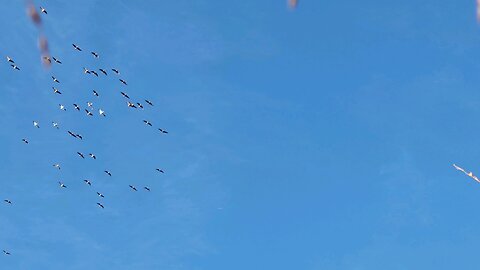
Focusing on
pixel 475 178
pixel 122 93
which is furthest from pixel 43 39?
pixel 122 93

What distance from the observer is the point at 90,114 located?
102938 mm

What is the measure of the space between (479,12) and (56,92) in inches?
3512

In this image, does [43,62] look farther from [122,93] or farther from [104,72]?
[104,72]

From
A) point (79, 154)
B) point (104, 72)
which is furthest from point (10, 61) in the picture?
point (79, 154)

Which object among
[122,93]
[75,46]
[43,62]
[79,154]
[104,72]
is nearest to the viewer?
[43,62]

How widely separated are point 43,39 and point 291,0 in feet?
4.23

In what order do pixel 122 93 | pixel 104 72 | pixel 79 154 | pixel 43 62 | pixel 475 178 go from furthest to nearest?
pixel 79 154
pixel 104 72
pixel 122 93
pixel 475 178
pixel 43 62

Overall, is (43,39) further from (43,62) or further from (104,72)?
(104,72)

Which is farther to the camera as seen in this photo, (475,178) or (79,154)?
(79,154)

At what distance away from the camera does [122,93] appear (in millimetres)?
80375

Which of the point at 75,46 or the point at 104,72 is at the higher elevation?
the point at 104,72

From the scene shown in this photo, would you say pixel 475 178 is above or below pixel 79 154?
below

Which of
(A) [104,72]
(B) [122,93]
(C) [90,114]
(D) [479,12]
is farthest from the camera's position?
(C) [90,114]

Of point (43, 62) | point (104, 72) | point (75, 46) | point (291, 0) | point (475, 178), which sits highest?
point (104, 72)
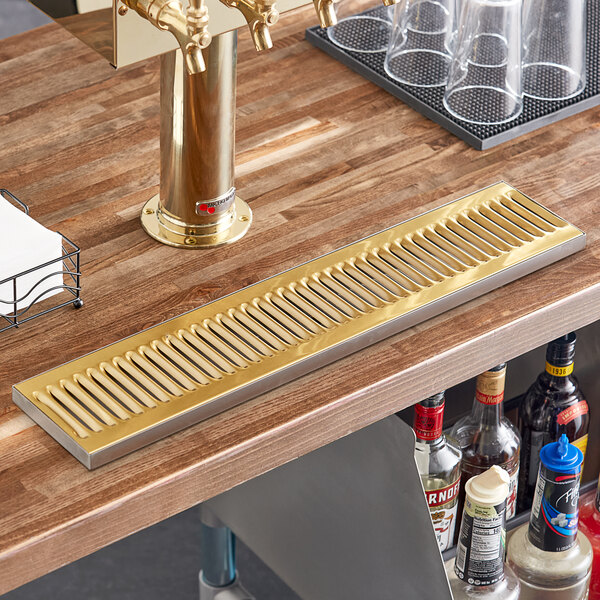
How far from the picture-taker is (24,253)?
48.9 inches

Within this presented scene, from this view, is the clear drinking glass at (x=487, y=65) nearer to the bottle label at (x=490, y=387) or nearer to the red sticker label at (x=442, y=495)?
the bottle label at (x=490, y=387)

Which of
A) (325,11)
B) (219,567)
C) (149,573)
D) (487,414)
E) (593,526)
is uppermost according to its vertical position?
(325,11)

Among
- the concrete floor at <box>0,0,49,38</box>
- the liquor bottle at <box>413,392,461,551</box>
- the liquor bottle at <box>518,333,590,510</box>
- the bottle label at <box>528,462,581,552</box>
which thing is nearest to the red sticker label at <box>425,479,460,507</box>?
the liquor bottle at <box>413,392,461,551</box>

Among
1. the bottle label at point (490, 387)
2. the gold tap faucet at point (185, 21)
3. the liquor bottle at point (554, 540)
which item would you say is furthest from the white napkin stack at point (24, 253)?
the liquor bottle at point (554, 540)

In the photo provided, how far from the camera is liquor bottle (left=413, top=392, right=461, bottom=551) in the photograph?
142 cm

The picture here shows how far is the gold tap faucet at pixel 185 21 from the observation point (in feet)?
3.85

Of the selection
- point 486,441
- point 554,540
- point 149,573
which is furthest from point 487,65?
point 149,573

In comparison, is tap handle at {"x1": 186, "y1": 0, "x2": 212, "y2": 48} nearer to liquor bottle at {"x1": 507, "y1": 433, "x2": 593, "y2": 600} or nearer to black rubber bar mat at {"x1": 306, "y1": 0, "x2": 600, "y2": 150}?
black rubber bar mat at {"x1": 306, "y1": 0, "x2": 600, "y2": 150}

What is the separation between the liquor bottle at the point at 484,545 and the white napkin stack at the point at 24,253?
55cm

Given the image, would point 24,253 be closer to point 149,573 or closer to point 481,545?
point 481,545

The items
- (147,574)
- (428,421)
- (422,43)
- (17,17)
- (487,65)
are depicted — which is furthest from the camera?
(17,17)

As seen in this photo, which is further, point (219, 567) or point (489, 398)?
point (219, 567)

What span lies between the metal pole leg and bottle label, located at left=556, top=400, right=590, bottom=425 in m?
0.66

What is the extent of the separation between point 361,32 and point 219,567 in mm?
973
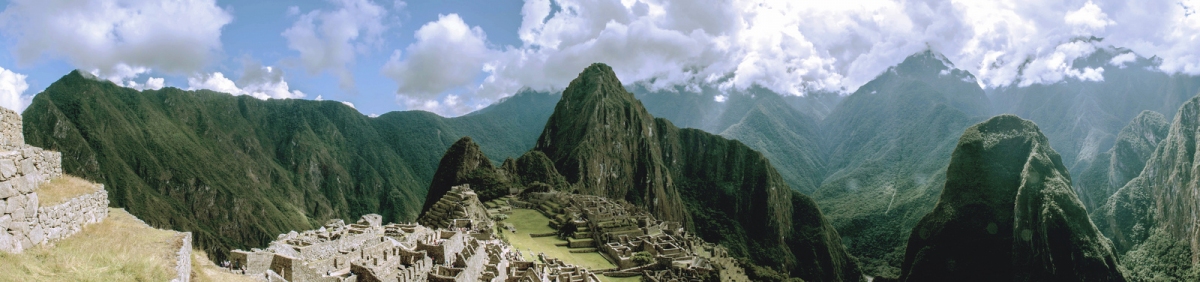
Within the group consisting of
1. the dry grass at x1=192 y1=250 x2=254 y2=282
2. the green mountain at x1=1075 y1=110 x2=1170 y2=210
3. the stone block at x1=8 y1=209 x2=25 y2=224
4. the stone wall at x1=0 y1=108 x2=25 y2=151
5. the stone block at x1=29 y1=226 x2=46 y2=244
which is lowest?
the dry grass at x1=192 y1=250 x2=254 y2=282

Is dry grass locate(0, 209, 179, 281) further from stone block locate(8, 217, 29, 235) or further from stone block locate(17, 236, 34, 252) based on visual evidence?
stone block locate(8, 217, 29, 235)

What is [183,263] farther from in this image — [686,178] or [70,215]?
[686,178]

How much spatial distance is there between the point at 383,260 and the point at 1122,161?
630 ft

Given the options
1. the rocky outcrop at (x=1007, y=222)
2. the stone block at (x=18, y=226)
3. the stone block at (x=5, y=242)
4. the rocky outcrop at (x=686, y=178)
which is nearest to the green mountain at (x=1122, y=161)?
the rocky outcrop at (x=1007, y=222)

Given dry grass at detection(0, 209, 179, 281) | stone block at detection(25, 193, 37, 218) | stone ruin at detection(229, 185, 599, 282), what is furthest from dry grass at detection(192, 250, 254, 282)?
stone block at detection(25, 193, 37, 218)

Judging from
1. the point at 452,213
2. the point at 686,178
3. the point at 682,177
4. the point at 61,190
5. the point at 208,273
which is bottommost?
the point at 208,273

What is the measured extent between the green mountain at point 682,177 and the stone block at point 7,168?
9785 centimetres

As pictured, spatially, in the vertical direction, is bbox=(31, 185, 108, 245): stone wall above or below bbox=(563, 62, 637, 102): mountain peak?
below

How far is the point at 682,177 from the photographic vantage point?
189 m

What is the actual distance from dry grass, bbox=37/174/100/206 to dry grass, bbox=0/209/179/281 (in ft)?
2.54

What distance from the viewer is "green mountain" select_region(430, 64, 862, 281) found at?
13525cm

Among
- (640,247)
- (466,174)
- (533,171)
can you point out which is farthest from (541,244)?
(533,171)

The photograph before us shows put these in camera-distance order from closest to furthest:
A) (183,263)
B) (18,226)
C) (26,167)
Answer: (18,226), (26,167), (183,263)

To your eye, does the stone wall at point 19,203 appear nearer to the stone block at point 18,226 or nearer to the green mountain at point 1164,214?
the stone block at point 18,226
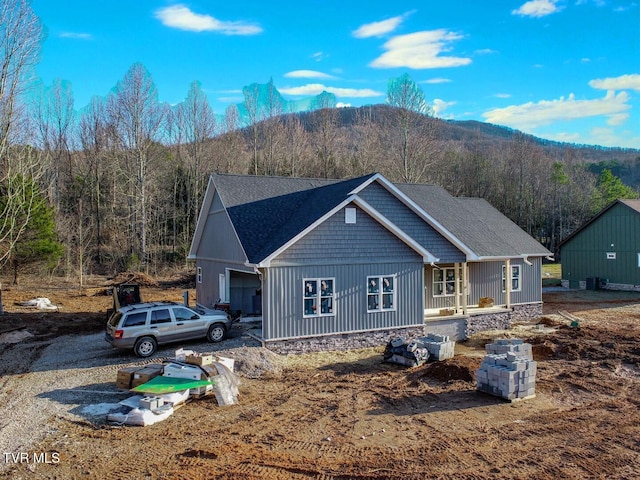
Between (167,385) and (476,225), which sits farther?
(476,225)

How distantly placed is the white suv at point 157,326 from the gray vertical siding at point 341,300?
2020mm

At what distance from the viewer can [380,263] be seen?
17.8m

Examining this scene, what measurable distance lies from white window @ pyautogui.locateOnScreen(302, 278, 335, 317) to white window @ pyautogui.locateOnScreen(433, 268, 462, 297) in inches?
270

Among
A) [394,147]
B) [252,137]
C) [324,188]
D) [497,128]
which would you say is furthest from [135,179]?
[497,128]

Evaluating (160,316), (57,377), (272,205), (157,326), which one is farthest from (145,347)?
(272,205)

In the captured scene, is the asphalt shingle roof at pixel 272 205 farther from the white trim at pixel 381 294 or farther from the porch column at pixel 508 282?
the porch column at pixel 508 282

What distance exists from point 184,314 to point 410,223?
9171mm

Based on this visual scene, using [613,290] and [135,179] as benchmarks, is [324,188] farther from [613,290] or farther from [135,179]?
[135,179]

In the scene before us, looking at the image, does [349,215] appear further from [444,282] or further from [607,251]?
[607,251]

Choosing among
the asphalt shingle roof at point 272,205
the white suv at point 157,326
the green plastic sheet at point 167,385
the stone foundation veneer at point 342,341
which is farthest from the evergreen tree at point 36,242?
the green plastic sheet at point 167,385

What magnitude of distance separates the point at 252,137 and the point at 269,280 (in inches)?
1580

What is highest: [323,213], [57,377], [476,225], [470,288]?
[323,213]

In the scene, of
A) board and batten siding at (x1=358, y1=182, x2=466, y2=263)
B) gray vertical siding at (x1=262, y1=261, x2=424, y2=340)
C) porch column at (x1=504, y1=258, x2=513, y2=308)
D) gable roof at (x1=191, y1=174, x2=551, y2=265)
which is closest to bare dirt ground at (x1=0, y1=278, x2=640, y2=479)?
gray vertical siding at (x1=262, y1=261, x2=424, y2=340)

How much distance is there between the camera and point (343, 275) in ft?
56.2
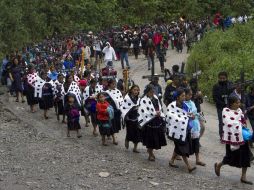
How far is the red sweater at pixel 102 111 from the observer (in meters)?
13.3

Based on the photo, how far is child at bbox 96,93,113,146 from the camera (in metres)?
13.3

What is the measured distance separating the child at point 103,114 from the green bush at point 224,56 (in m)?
6.55

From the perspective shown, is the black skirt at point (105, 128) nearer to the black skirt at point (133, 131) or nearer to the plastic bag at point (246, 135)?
the black skirt at point (133, 131)

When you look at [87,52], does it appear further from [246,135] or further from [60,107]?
[246,135]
------------
*Aim of the exercise*.
Beginning at the line that contains "How much distance", retype each line of the data above through the very last one. Do not retype the pictures.

*Result below*.
How much distance is there between the camera and point (343, 275) in ft?
56.2
How far is the red sweater at pixel 102 111 from the observer (in meters)?
13.3

Based on the photo, how far is child at bbox 96,93,113,146 from the camera (in metres)?
13.3

What is the measured distance separating the child at point 103,114 from the green bush at point 224,56 (in m)?
6.55

From the perspective shown, is the black skirt at point (105, 128) nearer to the black skirt at point (133, 131) or nearer to the plastic bag at point (246, 135)?
the black skirt at point (133, 131)

When you look at [87,52], does it appear further from [246,135] or further from [60,107]?
[246,135]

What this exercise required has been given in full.